Pengertian anak
mandiri adalah anak yang mampu memenuhi kebutuhannya, baik berupa kebutuhan
naluri maupun kebutuhan fisik, oleh dirinya sendiri secara bertanggung jawab
tanpa bergantung pada orang lain. Bertanggung jawab dalam hal ini berarti
mengaitkan kebutuhannya dengan kebutuhan orang lain dalam lingkungannya yang
sama-sama harus dipenuhi.
Kemandirian sangat
erat terkait dengan anak sebagai individu yang mempunyai konsep diri,
penghargaan terhadap diri sendiri (self esteem), dan mengatur diri sendiri (self
regulation). Anak memahami tuntutan lingkungan terhadap dirinya, dan
menyesuaikan tingkah lakunya.
Secara umum
kemandirian bisa diukur melalui bagaimana anak bertingkah laku secara fisik.

- Entri Catatan
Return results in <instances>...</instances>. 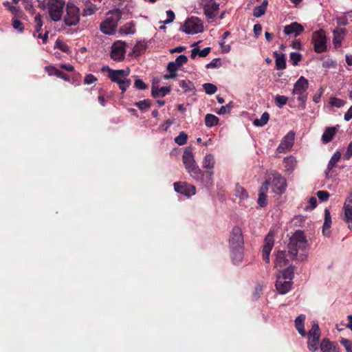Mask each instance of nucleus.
Returning a JSON list of instances; mask_svg holds the SVG:
<instances>
[{
	"label": "nucleus",
	"instance_id": "obj_41",
	"mask_svg": "<svg viewBox=\"0 0 352 352\" xmlns=\"http://www.w3.org/2000/svg\"><path fill=\"white\" fill-rule=\"evenodd\" d=\"M269 118V113L267 112H264L259 119L257 118L253 121V124L256 126H263L267 123Z\"/></svg>",
	"mask_w": 352,
	"mask_h": 352
},
{
	"label": "nucleus",
	"instance_id": "obj_21",
	"mask_svg": "<svg viewBox=\"0 0 352 352\" xmlns=\"http://www.w3.org/2000/svg\"><path fill=\"white\" fill-rule=\"evenodd\" d=\"M180 30L188 34H195L202 32L204 27L202 23H184Z\"/></svg>",
	"mask_w": 352,
	"mask_h": 352
},
{
	"label": "nucleus",
	"instance_id": "obj_36",
	"mask_svg": "<svg viewBox=\"0 0 352 352\" xmlns=\"http://www.w3.org/2000/svg\"><path fill=\"white\" fill-rule=\"evenodd\" d=\"M336 133V128L334 127H328L324 131L322 140L324 143L329 142Z\"/></svg>",
	"mask_w": 352,
	"mask_h": 352
},
{
	"label": "nucleus",
	"instance_id": "obj_1",
	"mask_svg": "<svg viewBox=\"0 0 352 352\" xmlns=\"http://www.w3.org/2000/svg\"><path fill=\"white\" fill-rule=\"evenodd\" d=\"M215 165V158L213 154L207 153L203 158L201 166L206 170H202L203 174L199 175L200 179H197V182L204 185L206 188H209L214 185L213 175Z\"/></svg>",
	"mask_w": 352,
	"mask_h": 352
},
{
	"label": "nucleus",
	"instance_id": "obj_46",
	"mask_svg": "<svg viewBox=\"0 0 352 352\" xmlns=\"http://www.w3.org/2000/svg\"><path fill=\"white\" fill-rule=\"evenodd\" d=\"M346 104V102L340 98L331 97L329 99V104L331 107L340 108Z\"/></svg>",
	"mask_w": 352,
	"mask_h": 352
},
{
	"label": "nucleus",
	"instance_id": "obj_40",
	"mask_svg": "<svg viewBox=\"0 0 352 352\" xmlns=\"http://www.w3.org/2000/svg\"><path fill=\"white\" fill-rule=\"evenodd\" d=\"M267 0H264L261 6L254 9L253 15L256 17H260L265 14L267 6Z\"/></svg>",
	"mask_w": 352,
	"mask_h": 352
},
{
	"label": "nucleus",
	"instance_id": "obj_62",
	"mask_svg": "<svg viewBox=\"0 0 352 352\" xmlns=\"http://www.w3.org/2000/svg\"><path fill=\"white\" fill-rule=\"evenodd\" d=\"M309 206H306V210H313L317 206V200L315 197H312L309 200Z\"/></svg>",
	"mask_w": 352,
	"mask_h": 352
},
{
	"label": "nucleus",
	"instance_id": "obj_9",
	"mask_svg": "<svg viewBox=\"0 0 352 352\" xmlns=\"http://www.w3.org/2000/svg\"><path fill=\"white\" fill-rule=\"evenodd\" d=\"M228 242L230 248L243 247V235L242 229L239 226H235L232 228Z\"/></svg>",
	"mask_w": 352,
	"mask_h": 352
},
{
	"label": "nucleus",
	"instance_id": "obj_19",
	"mask_svg": "<svg viewBox=\"0 0 352 352\" xmlns=\"http://www.w3.org/2000/svg\"><path fill=\"white\" fill-rule=\"evenodd\" d=\"M219 6L213 0H210L204 7V14L208 19H213L218 14Z\"/></svg>",
	"mask_w": 352,
	"mask_h": 352
},
{
	"label": "nucleus",
	"instance_id": "obj_10",
	"mask_svg": "<svg viewBox=\"0 0 352 352\" xmlns=\"http://www.w3.org/2000/svg\"><path fill=\"white\" fill-rule=\"evenodd\" d=\"M270 184L272 191L277 195L283 194L287 188L286 179L278 173L273 174Z\"/></svg>",
	"mask_w": 352,
	"mask_h": 352
},
{
	"label": "nucleus",
	"instance_id": "obj_28",
	"mask_svg": "<svg viewBox=\"0 0 352 352\" xmlns=\"http://www.w3.org/2000/svg\"><path fill=\"white\" fill-rule=\"evenodd\" d=\"M268 184L269 182H267L265 184L262 185V186L260 188V192L258 195V204L261 207H264L267 205V196H266V192L268 190Z\"/></svg>",
	"mask_w": 352,
	"mask_h": 352
},
{
	"label": "nucleus",
	"instance_id": "obj_50",
	"mask_svg": "<svg viewBox=\"0 0 352 352\" xmlns=\"http://www.w3.org/2000/svg\"><path fill=\"white\" fill-rule=\"evenodd\" d=\"M203 87L206 93L208 94H213L217 90V87L211 83H205L203 85Z\"/></svg>",
	"mask_w": 352,
	"mask_h": 352
},
{
	"label": "nucleus",
	"instance_id": "obj_22",
	"mask_svg": "<svg viewBox=\"0 0 352 352\" xmlns=\"http://www.w3.org/2000/svg\"><path fill=\"white\" fill-rule=\"evenodd\" d=\"M244 247L230 248V256L234 265L240 264L243 259Z\"/></svg>",
	"mask_w": 352,
	"mask_h": 352
},
{
	"label": "nucleus",
	"instance_id": "obj_12",
	"mask_svg": "<svg viewBox=\"0 0 352 352\" xmlns=\"http://www.w3.org/2000/svg\"><path fill=\"white\" fill-rule=\"evenodd\" d=\"M274 245V234L272 231H270L264 239V245L263 248V258L267 263H270V252Z\"/></svg>",
	"mask_w": 352,
	"mask_h": 352
},
{
	"label": "nucleus",
	"instance_id": "obj_32",
	"mask_svg": "<svg viewBox=\"0 0 352 352\" xmlns=\"http://www.w3.org/2000/svg\"><path fill=\"white\" fill-rule=\"evenodd\" d=\"M179 69V67H178L173 61L168 63L167 65V70L169 74H165L164 76V78L168 80L176 78L177 76V72Z\"/></svg>",
	"mask_w": 352,
	"mask_h": 352
},
{
	"label": "nucleus",
	"instance_id": "obj_60",
	"mask_svg": "<svg viewBox=\"0 0 352 352\" xmlns=\"http://www.w3.org/2000/svg\"><path fill=\"white\" fill-rule=\"evenodd\" d=\"M45 70L50 76H56L59 69H56L54 66H47L45 67Z\"/></svg>",
	"mask_w": 352,
	"mask_h": 352
},
{
	"label": "nucleus",
	"instance_id": "obj_24",
	"mask_svg": "<svg viewBox=\"0 0 352 352\" xmlns=\"http://www.w3.org/2000/svg\"><path fill=\"white\" fill-rule=\"evenodd\" d=\"M346 35V30L344 28H338L333 30V43L336 48L341 46L342 41Z\"/></svg>",
	"mask_w": 352,
	"mask_h": 352
},
{
	"label": "nucleus",
	"instance_id": "obj_47",
	"mask_svg": "<svg viewBox=\"0 0 352 352\" xmlns=\"http://www.w3.org/2000/svg\"><path fill=\"white\" fill-rule=\"evenodd\" d=\"M118 33L120 35H127V34H133L135 33V28L132 23H130L129 25L121 28Z\"/></svg>",
	"mask_w": 352,
	"mask_h": 352
},
{
	"label": "nucleus",
	"instance_id": "obj_55",
	"mask_svg": "<svg viewBox=\"0 0 352 352\" xmlns=\"http://www.w3.org/2000/svg\"><path fill=\"white\" fill-rule=\"evenodd\" d=\"M340 342L344 346L346 352H352V341L342 338Z\"/></svg>",
	"mask_w": 352,
	"mask_h": 352
},
{
	"label": "nucleus",
	"instance_id": "obj_23",
	"mask_svg": "<svg viewBox=\"0 0 352 352\" xmlns=\"http://www.w3.org/2000/svg\"><path fill=\"white\" fill-rule=\"evenodd\" d=\"M304 28L300 23H291L284 28L285 34L289 36H297L303 31Z\"/></svg>",
	"mask_w": 352,
	"mask_h": 352
},
{
	"label": "nucleus",
	"instance_id": "obj_48",
	"mask_svg": "<svg viewBox=\"0 0 352 352\" xmlns=\"http://www.w3.org/2000/svg\"><path fill=\"white\" fill-rule=\"evenodd\" d=\"M179 86L184 92H187L193 89V85L190 80H181L179 82Z\"/></svg>",
	"mask_w": 352,
	"mask_h": 352
},
{
	"label": "nucleus",
	"instance_id": "obj_59",
	"mask_svg": "<svg viewBox=\"0 0 352 352\" xmlns=\"http://www.w3.org/2000/svg\"><path fill=\"white\" fill-rule=\"evenodd\" d=\"M232 109L231 103H229L225 106H222L219 110L217 111V113L219 115H224L226 113H228L230 112Z\"/></svg>",
	"mask_w": 352,
	"mask_h": 352
},
{
	"label": "nucleus",
	"instance_id": "obj_6",
	"mask_svg": "<svg viewBox=\"0 0 352 352\" xmlns=\"http://www.w3.org/2000/svg\"><path fill=\"white\" fill-rule=\"evenodd\" d=\"M320 329L318 324L314 322L310 330L306 333L307 349L311 352H316L320 346Z\"/></svg>",
	"mask_w": 352,
	"mask_h": 352
},
{
	"label": "nucleus",
	"instance_id": "obj_49",
	"mask_svg": "<svg viewBox=\"0 0 352 352\" xmlns=\"http://www.w3.org/2000/svg\"><path fill=\"white\" fill-rule=\"evenodd\" d=\"M21 7L28 11L30 14H34V8L31 0H23L21 1Z\"/></svg>",
	"mask_w": 352,
	"mask_h": 352
},
{
	"label": "nucleus",
	"instance_id": "obj_52",
	"mask_svg": "<svg viewBox=\"0 0 352 352\" xmlns=\"http://www.w3.org/2000/svg\"><path fill=\"white\" fill-rule=\"evenodd\" d=\"M55 47L60 49L63 52L69 53V46L58 39L56 41Z\"/></svg>",
	"mask_w": 352,
	"mask_h": 352
},
{
	"label": "nucleus",
	"instance_id": "obj_29",
	"mask_svg": "<svg viewBox=\"0 0 352 352\" xmlns=\"http://www.w3.org/2000/svg\"><path fill=\"white\" fill-rule=\"evenodd\" d=\"M3 5L7 8L8 10H9L13 14H14L12 22H21L16 19V16H19L21 12V6L12 5L9 1L4 2Z\"/></svg>",
	"mask_w": 352,
	"mask_h": 352
},
{
	"label": "nucleus",
	"instance_id": "obj_27",
	"mask_svg": "<svg viewBox=\"0 0 352 352\" xmlns=\"http://www.w3.org/2000/svg\"><path fill=\"white\" fill-rule=\"evenodd\" d=\"M283 162L285 171L289 173H292L297 166V160L293 155L286 157L284 159Z\"/></svg>",
	"mask_w": 352,
	"mask_h": 352
},
{
	"label": "nucleus",
	"instance_id": "obj_11",
	"mask_svg": "<svg viewBox=\"0 0 352 352\" xmlns=\"http://www.w3.org/2000/svg\"><path fill=\"white\" fill-rule=\"evenodd\" d=\"M103 71L108 72V76L111 81L115 82H121L126 78L130 74V69L126 68L125 69H117L114 70L110 69L109 67H104L102 69Z\"/></svg>",
	"mask_w": 352,
	"mask_h": 352
},
{
	"label": "nucleus",
	"instance_id": "obj_57",
	"mask_svg": "<svg viewBox=\"0 0 352 352\" xmlns=\"http://www.w3.org/2000/svg\"><path fill=\"white\" fill-rule=\"evenodd\" d=\"M316 195L318 199L323 202L327 201L329 197V192L324 190L318 191Z\"/></svg>",
	"mask_w": 352,
	"mask_h": 352
},
{
	"label": "nucleus",
	"instance_id": "obj_8",
	"mask_svg": "<svg viewBox=\"0 0 352 352\" xmlns=\"http://www.w3.org/2000/svg\"><path fill=\"white\" fill-rule=\"evenodd\" d=\"M312 40L314 44V50L317 53H322L327 50V37L323 30H320L314 32Z\"/></svg>",
	"mask_w": 352,
	"mask_h": 352
},
{
	"label": "nucleus",
	"instance_id": "obj_64",
	"mask_svg": "<svg viewBox=\"0 0 352 352\" xmlns=\"http://www.w3.org/2000/svg\"><path fill=\"white\" fill-rule=\"evenodd\" d=\"M344 119L346 121H349L350 120L352 119V105L349 107L348 111L344 114Z\"/></svg>",
	"mask_w": 352,
	"mask_h": 352
},
{
	"label": "nucleus",
	"instance_id": "obj_37",
	"mask_svg": "<svg viewBox=\"0 0 352 352\" xmlns=\"http://www.w3.org/2000/svg\"><path fill=\"white\" fill-rule=\"evenodd\" d=\"M219 118L213 115L208 113L205 116V124L208 127H212L218 124Z\"/></svg>",
	"mask_w": 352,
	"mask_h": 352
},
{
	"label": "nucleus",
	"instance_id": "obj_4",
	"mask_svg": "<svg viewBox=\"0 0 352 352\" xmlns=\"http://www.w3.org/2000/svg\"><path fill=\"white\" fill-rule=\"evenodd\" d=\"M182 162L190 176L197 182V179H200L199 175H201L203 173L195 160V156L190 147L185 148L182 155Z\"/></svg>",
	"mask_w": 352,
	"mask_h": 352
},
{
	"label": "nucleus",
	"instance_id": "obj_20",
	"mask_svg": "<svg viewBox=\"0 0 352 352\" xmlns=\"http://www.w3.org/2000/svg\"><path fill=\"white\" fill-rule=\"evenodd\" d=\"M319 349L321 352H340V348L334 342L330 341L327 338L322 340L320 344Z\"/></svg>",
	"mask_w": 352,
	"mask_h": 352
},
{
	"label": "nucleus",
	"instance_id": "obj_63",
	"mask_svg": "<svg viewBox=\"0 0 352 352\" xmlns=\"http://www.w3.org/2000/svg\"><path fill=\"white\" fill-rule=\"evenodd\" d=\"M166 15L167 19L164 21H161L160 22H173L175 20V13L172 10H169L166 11Z\"/></svg>",
	"mask_w": 352,
	"mask_h": 352
},
{
	"label": "nucleus",
	"instance_id": "obj_31",
	"mask_svg": "<svg viewBox=\"0 0 352 352\" xmlns=\"http://www.w3.org/2000/svg\"><path fill=\"white\" fill-rule=\"evenodd\" d=\"M287 259L285 251H278L274 261L275 267H282L287 265Z\"/></svg>",
	"mask_w": 352,
	"mask_h": 352
},
{
	"label": "nucleus",
	"instance_id": "obj_61",
	"mask_svg": "<svg viewBox=\"0 0 352 352\" xmlns=\"http://www.w3.org/2000/svg\"><path fill=\"white\" fill-rule=\"evenodd\" d=\"M352 157V141L349 143L346 153L344 155V159L346 160H349Z\"/></svg>",
	"mask_w": 352,
	"mask_h": 352
},
{
	"label": "nucleus",
	"instance_id": "obj_17",
	"mask_svg": "<svg viewBox=\"0 0 352 352\" xmlns=\"http://www.w3.org/2000/svg\"><path fill=\"white\" fill-rule=\"evenodd\" d=\"M344 220L348 223V228H352V193L346 199L344 207Z\"/></svg>",
	"mask_w": 352,
	"mask_h": 352
},
{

- Yang Diminta
a. Menurut teks tentang kemandirian anak, apa arti bertanggung jawab dalam pengertian anak mandiri?
b. Ketik ulang persis bagian teks tentang kemandirian anak, mulai dari "Pengertian anak" sampai dengan "sama-sama harus dipenuhi.".
Catatan-catatan di atas tidak berperan apa pun di sini.

- Hasil Tiap Tugas
a. Bertanggung jawab berarti mengaitkan kebutuhannya dengan kebutuhan orang lain dalam lingkungannya yang sama-sama harus dipenuhi.

b.
Pengertian anak
mandiri adalah anak yang mampu memenuhi kebutuhannya, baik berupa kebutuhan
naluri maupun kebutuhan fisik, oleh dirinya sendiri secara bertanggung jawab
tanpa bergantung pada orang lain. Bertanggung jawab dalam hal ini berarti
mengaitkan kebutuhannya dengan kebutuhan orang lain dalam lingkungannya yang
sama-sama harus dipenuhi.